--- START Data supplied ---
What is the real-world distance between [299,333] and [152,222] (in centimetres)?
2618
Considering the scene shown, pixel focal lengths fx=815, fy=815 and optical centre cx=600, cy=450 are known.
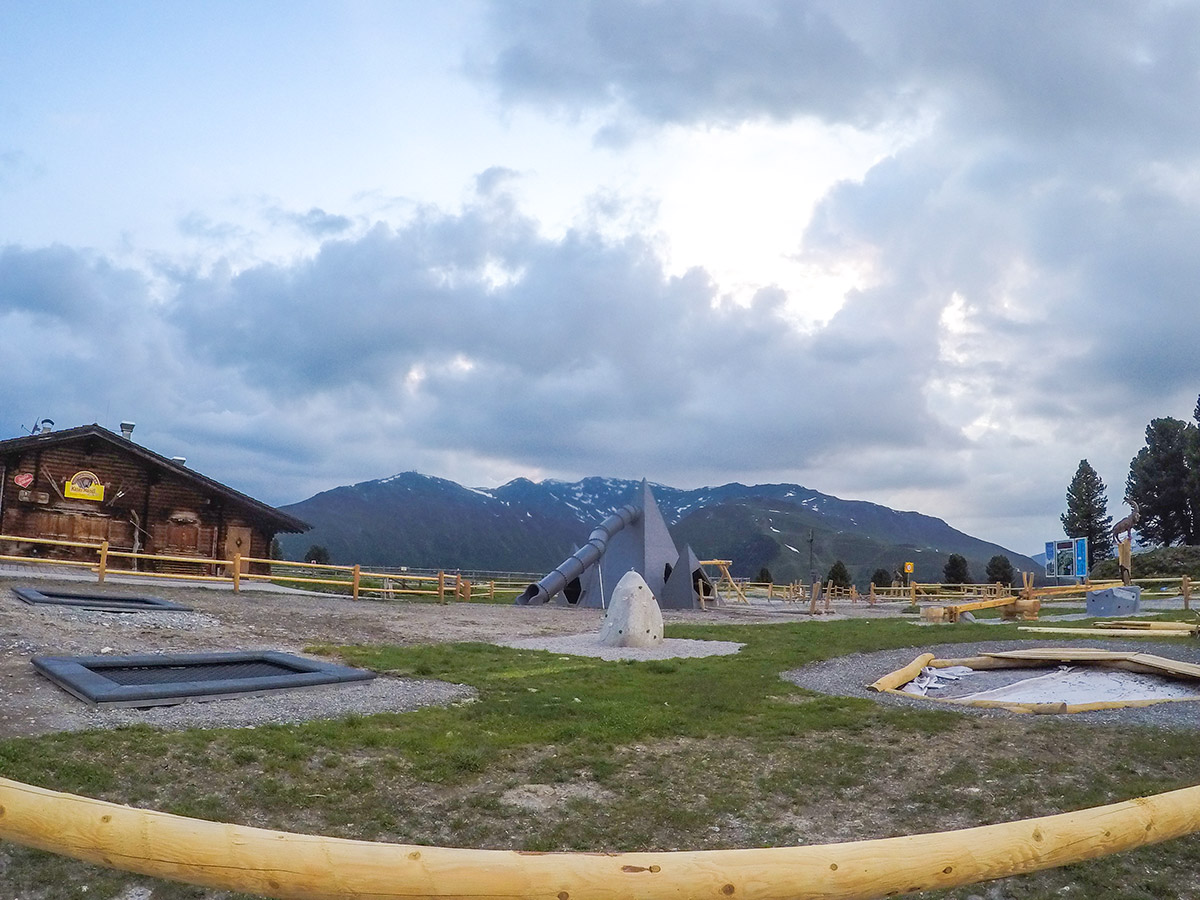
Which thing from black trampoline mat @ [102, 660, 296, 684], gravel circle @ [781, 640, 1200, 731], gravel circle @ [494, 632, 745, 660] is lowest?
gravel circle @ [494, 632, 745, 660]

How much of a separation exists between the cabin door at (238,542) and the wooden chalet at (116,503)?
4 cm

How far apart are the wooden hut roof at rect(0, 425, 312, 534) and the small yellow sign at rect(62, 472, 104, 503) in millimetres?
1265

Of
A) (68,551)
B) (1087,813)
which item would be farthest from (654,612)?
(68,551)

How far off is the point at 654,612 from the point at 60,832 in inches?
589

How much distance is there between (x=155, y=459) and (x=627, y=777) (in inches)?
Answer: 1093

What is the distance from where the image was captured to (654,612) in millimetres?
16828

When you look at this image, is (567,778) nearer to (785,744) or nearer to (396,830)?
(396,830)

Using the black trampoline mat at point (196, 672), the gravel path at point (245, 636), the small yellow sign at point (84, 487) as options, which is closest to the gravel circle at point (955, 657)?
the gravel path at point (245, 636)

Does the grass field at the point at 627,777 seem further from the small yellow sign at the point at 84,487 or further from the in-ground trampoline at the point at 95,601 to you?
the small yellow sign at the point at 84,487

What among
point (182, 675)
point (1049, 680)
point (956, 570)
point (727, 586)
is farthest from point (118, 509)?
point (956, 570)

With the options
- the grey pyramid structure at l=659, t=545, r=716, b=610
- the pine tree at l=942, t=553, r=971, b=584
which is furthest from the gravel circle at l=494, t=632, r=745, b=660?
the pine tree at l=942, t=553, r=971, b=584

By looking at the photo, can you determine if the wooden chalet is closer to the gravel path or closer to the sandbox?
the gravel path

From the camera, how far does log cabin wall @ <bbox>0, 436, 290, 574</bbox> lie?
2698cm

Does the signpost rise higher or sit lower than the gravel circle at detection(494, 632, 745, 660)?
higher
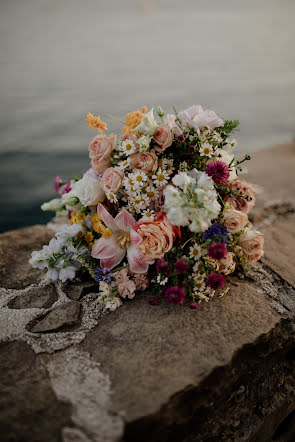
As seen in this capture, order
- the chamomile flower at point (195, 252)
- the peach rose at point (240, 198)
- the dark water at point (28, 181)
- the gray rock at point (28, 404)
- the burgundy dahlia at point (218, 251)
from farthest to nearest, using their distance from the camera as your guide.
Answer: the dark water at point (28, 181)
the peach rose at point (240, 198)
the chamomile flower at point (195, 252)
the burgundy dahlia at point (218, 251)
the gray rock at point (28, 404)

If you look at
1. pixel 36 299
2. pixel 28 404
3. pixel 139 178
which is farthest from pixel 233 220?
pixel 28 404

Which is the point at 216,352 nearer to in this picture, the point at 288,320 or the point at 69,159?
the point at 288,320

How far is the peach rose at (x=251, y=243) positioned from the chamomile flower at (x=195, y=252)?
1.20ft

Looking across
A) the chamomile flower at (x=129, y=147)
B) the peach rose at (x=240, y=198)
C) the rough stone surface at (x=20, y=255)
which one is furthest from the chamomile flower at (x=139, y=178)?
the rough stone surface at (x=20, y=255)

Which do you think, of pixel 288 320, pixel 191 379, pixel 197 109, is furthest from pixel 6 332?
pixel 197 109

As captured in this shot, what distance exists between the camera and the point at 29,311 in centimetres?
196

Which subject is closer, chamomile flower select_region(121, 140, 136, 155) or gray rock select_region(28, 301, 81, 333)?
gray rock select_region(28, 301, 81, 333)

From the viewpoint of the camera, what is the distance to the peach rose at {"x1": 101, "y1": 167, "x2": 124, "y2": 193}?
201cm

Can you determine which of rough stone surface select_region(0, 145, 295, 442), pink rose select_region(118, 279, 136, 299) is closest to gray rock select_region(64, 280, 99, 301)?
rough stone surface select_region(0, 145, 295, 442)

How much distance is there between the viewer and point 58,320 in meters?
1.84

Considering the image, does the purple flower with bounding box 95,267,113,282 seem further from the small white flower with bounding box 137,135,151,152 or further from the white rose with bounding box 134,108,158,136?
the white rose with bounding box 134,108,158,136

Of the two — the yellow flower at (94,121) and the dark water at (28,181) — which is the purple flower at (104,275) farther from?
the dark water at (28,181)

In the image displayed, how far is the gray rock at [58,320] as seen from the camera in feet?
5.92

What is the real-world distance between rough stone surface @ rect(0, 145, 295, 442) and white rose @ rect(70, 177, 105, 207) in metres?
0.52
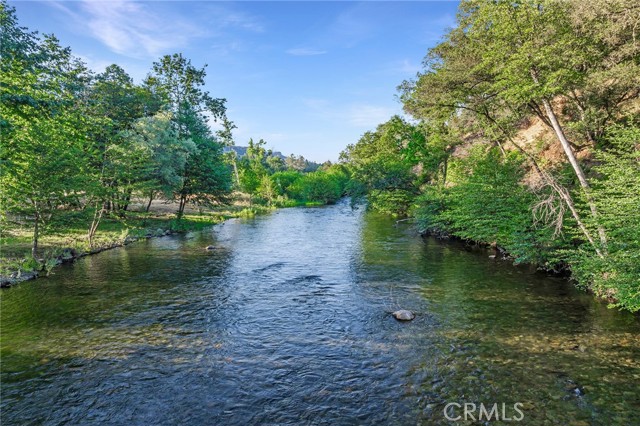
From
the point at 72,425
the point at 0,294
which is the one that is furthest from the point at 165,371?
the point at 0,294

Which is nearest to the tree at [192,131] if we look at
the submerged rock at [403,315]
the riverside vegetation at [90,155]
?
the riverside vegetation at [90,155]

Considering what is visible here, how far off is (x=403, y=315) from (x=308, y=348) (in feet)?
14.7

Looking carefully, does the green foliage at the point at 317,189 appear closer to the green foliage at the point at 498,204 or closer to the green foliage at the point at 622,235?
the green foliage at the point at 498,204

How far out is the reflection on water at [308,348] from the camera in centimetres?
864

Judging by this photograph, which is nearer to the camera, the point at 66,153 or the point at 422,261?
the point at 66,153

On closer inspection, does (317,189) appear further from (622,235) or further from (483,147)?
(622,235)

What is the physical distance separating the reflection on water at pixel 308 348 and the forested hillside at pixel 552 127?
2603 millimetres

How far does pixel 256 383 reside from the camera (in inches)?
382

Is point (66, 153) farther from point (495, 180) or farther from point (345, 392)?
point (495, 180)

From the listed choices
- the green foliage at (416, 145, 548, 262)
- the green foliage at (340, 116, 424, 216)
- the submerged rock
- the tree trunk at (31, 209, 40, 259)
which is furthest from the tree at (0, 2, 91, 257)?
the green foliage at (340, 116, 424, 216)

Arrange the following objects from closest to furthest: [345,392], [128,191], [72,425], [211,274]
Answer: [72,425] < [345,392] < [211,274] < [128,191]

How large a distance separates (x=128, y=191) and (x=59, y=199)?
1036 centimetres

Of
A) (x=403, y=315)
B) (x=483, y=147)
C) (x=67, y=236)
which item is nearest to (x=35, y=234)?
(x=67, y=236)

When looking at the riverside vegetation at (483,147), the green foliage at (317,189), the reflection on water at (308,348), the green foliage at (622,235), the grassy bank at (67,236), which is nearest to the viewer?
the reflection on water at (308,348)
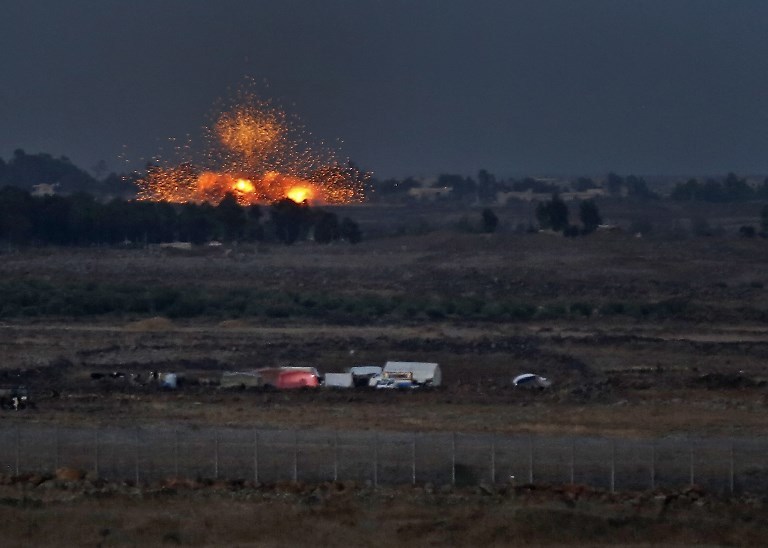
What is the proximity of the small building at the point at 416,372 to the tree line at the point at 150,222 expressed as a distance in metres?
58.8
--- END Data supplied ---
--- START Data supplied ---
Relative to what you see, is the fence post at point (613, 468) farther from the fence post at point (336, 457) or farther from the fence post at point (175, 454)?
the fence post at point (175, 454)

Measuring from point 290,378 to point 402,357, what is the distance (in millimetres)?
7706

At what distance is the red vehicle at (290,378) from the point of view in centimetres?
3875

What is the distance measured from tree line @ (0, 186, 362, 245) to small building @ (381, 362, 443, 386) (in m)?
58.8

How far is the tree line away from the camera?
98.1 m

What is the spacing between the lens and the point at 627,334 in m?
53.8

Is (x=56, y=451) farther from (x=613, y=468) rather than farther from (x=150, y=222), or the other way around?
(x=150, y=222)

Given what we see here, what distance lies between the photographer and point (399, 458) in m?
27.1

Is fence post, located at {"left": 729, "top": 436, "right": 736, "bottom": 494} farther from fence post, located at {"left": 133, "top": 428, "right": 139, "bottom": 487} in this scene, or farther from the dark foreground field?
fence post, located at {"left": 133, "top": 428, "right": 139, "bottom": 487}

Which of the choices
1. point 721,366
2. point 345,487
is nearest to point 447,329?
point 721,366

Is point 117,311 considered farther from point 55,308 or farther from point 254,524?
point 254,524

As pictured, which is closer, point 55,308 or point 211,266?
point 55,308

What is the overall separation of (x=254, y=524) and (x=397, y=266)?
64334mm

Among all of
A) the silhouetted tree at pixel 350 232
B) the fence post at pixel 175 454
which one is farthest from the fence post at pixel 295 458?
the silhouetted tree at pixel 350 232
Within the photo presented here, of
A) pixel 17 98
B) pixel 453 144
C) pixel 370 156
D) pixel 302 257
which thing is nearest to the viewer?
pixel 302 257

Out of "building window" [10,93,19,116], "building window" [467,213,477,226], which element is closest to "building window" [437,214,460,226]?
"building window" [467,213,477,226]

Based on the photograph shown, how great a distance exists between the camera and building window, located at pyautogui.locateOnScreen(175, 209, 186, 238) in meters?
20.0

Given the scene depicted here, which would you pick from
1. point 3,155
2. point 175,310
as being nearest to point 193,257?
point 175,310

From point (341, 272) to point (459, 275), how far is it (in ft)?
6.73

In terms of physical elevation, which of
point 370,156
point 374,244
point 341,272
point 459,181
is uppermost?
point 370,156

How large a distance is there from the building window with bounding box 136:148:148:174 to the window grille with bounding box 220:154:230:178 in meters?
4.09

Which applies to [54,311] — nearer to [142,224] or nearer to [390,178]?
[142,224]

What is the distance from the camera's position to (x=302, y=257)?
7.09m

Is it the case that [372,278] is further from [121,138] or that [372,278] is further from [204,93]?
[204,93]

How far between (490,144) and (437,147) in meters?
--- END Data supplied ---
Pick out each line in the records above that contains the word "green" and copy those lines.

| Response to this task |
Looking carefully, does the green foliage at the point at 317,189 appear closer to the green foliage at the point at 498,204 or closer to the green foliage at the point at 622,235?
the green foliage at the point at 498,204
- the green foliage at (416, 145, 548, 262)
- the green foliage at (340, 116, 424, 216)
the green foliage at (340, 116, 424, 216)
When looking at the riverside vegetation at (483,147), the green foliage at (317,189), the reflection on water at (308,348), the green foliage at (622,235), the grassy bank at (67,236), which is nearest to the viewer?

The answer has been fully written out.